Девушки захихикали. Сгрудившись возле Курта, они преспокойно пили вино и явно не придавали никакого значения воплям неизвестно откуда взявшихся чужаков.
В этот момент из какого-то закоулка вынырнул жрец. Одной рукой он обнимал девушку, в другой была только что откупоренная бутылка.
– Благослови! – воззвал он к Курту.
– Да будет твое опьянение божественным, а похмелье кратким! – ответствовал тот.
– Ага! – зловеще просипел Главный Жрец. – Вот он – истинный виновник творящегося в храме непотребства!
Жрец вздрогнул, уставившись на свое высокое начальство.
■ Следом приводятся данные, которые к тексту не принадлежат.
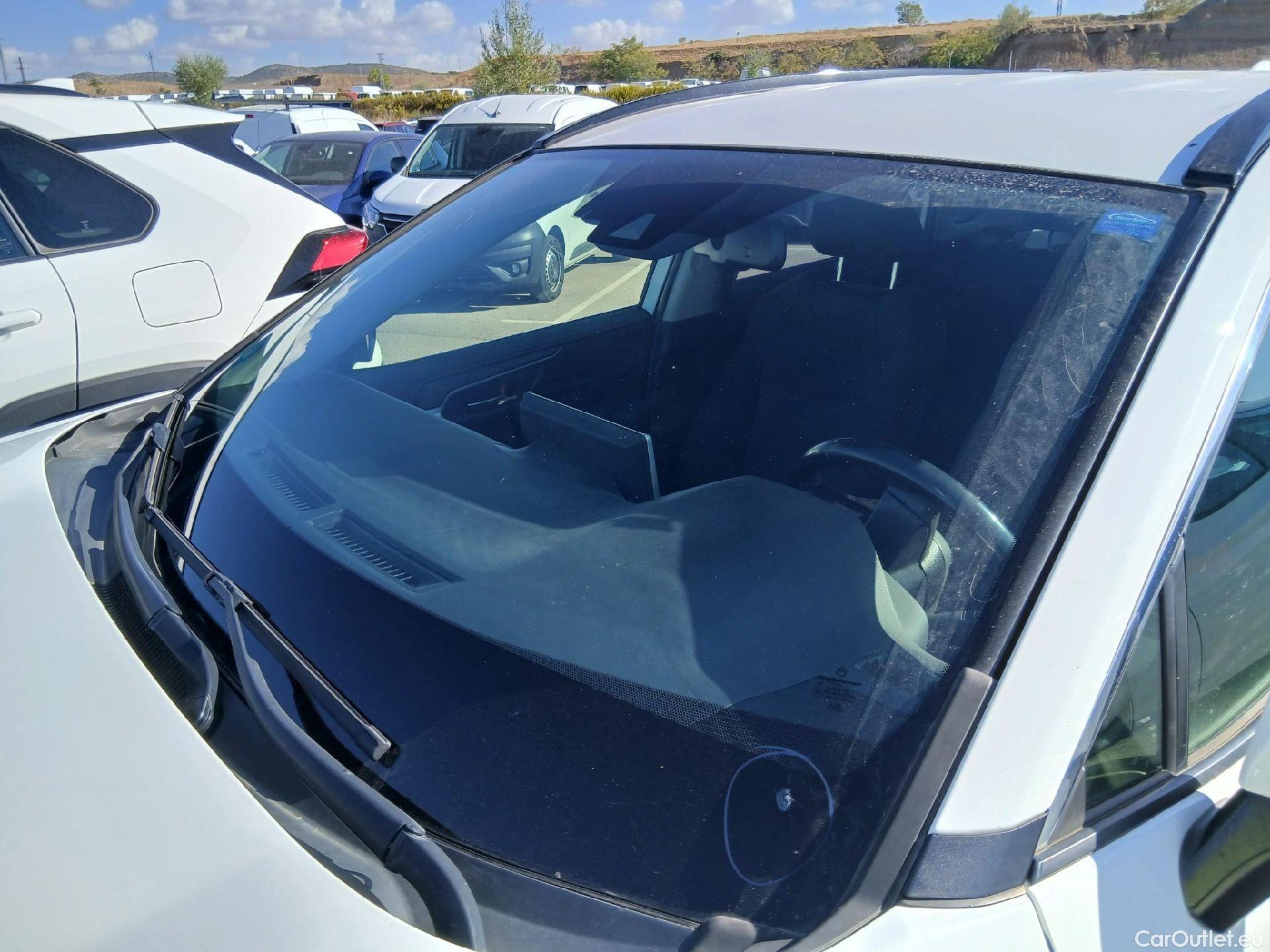  Toyota  RAV4 TOYOTA  / 2018 / 5P / todoterreno 2.5l 220H Advance 4WD #17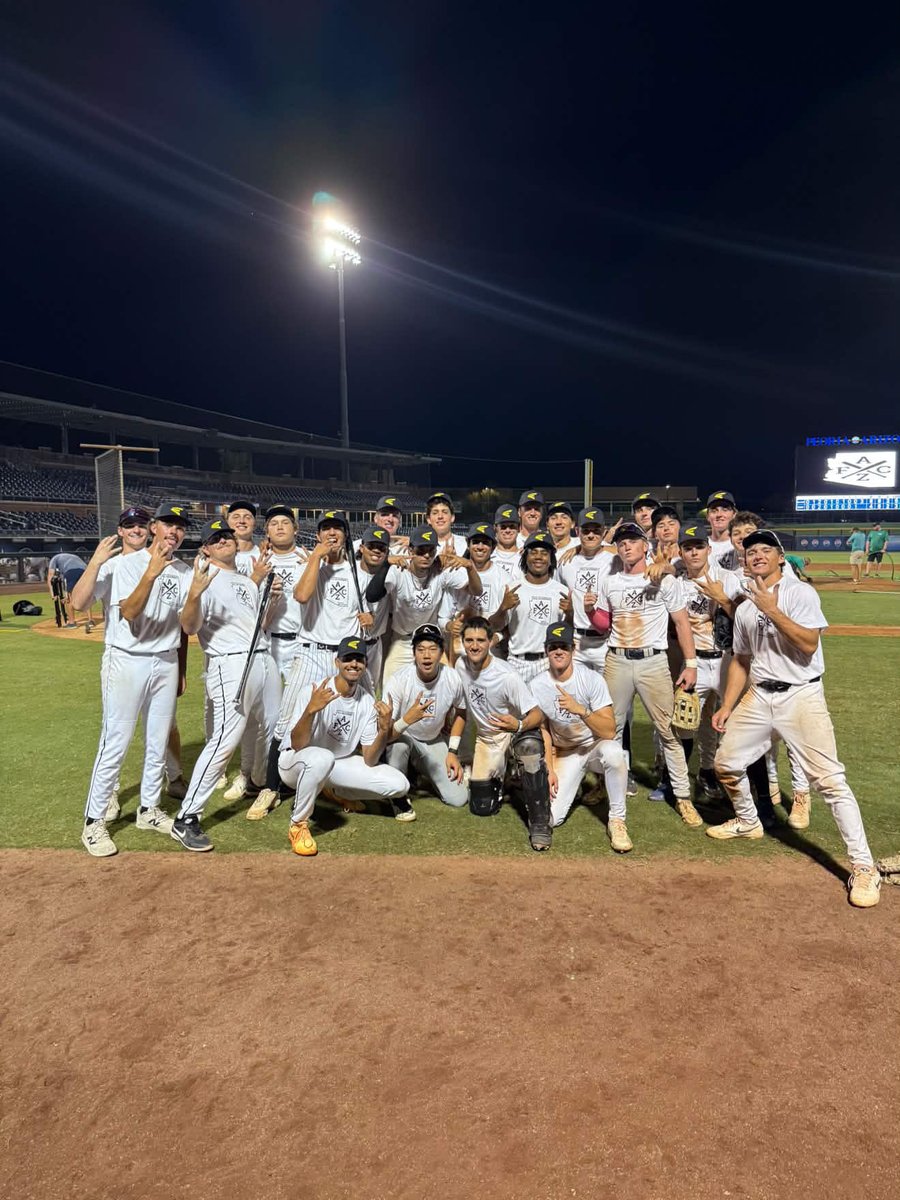 LucaKalishman's tweet photo. Had a great time with all the boys at the senior all academic game at the @AZFallClassic pitched to 5 guys had 2ks Topped 88 with a great feel for the curveball. Excited for the coming months!
#RHP
#uncommited https://t.co/zXBnoeu3pA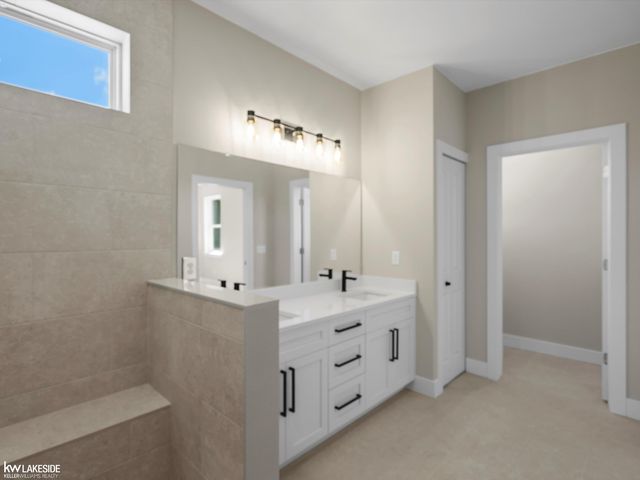 19335 Springbrook Drive, Macomb Twp, MI 48044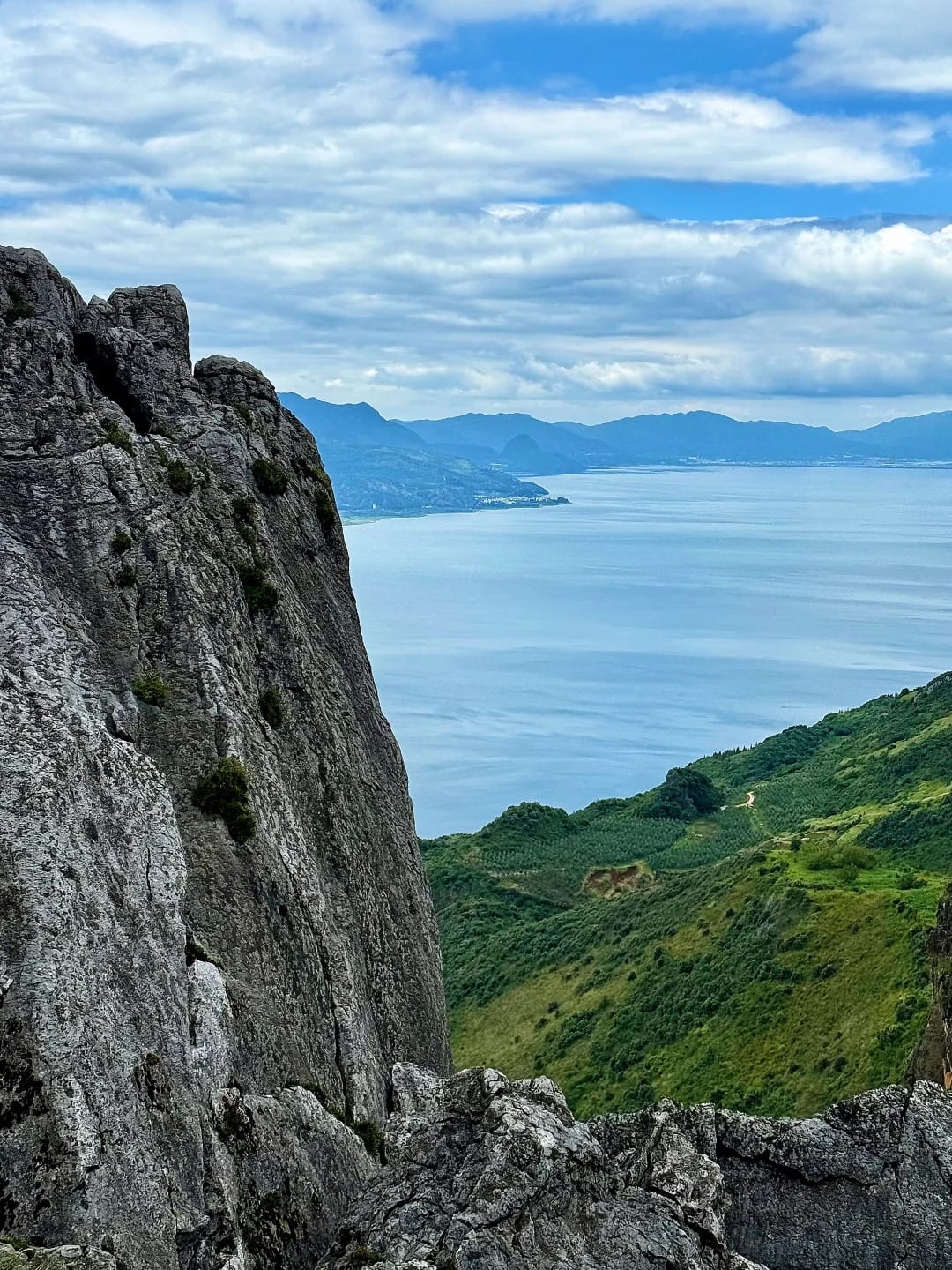 Limestone cliffs at Leidashi (雷打石) on the eastern side of Fuxian Lake (抚仙湖), the blue water and far shore below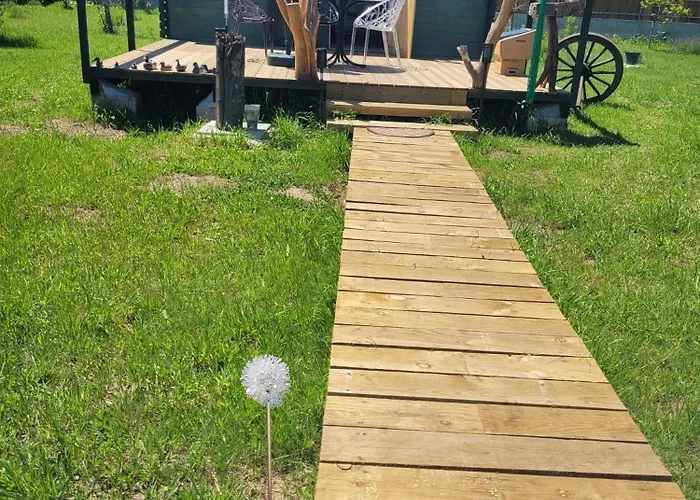 The Vie Llage - Authorial 3*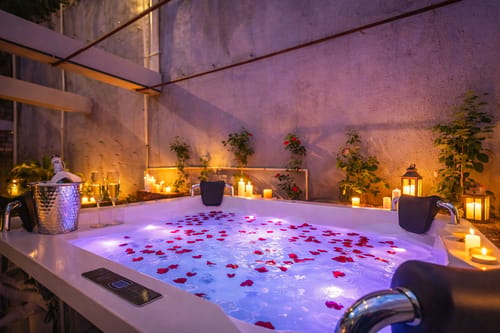 Thelma & Louise  W/ Outdoor Jacuzzi – 6 bedroom villa in Kasauli, Himachal Pradesh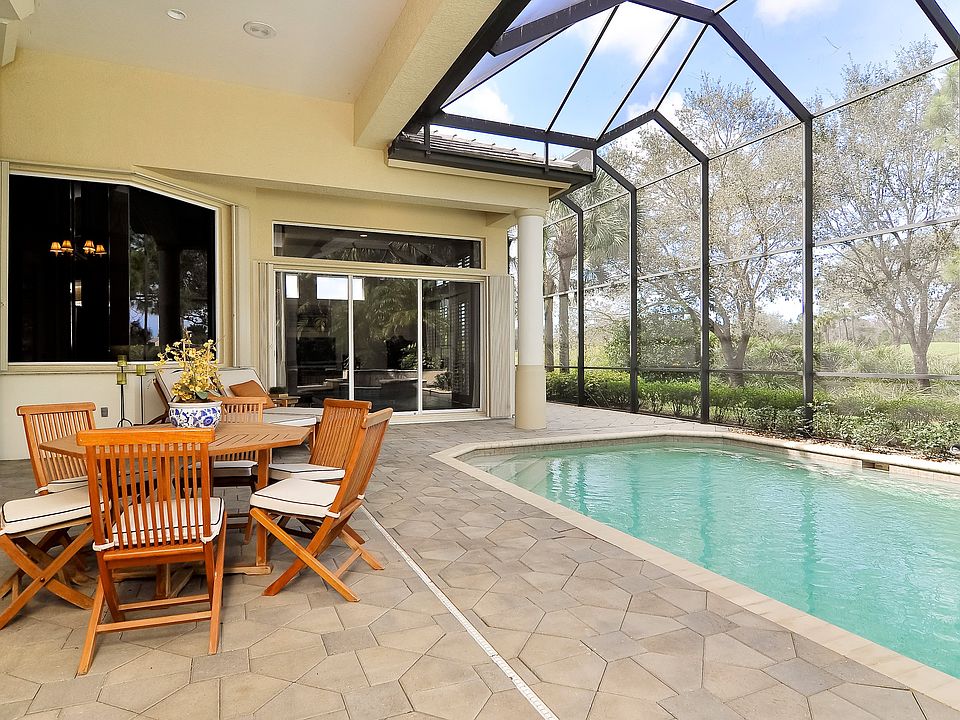 1st image of 2917 Gardens Blvd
Бутылка вина в его руке жалобно булькнула.
Главный Жрец открыл рот и обрушил на своего подчиненного лавину теологической мудрости, густо прошитую громами угроз и молниями обвинений. Бутылка в руке жреца издала еще один жалобный бульк, но он крепче прижал к себе девушку, оглянулся на Курта – и дал достойный богословский отпор своему весьма посредственному, хоть и непосредственному начальству.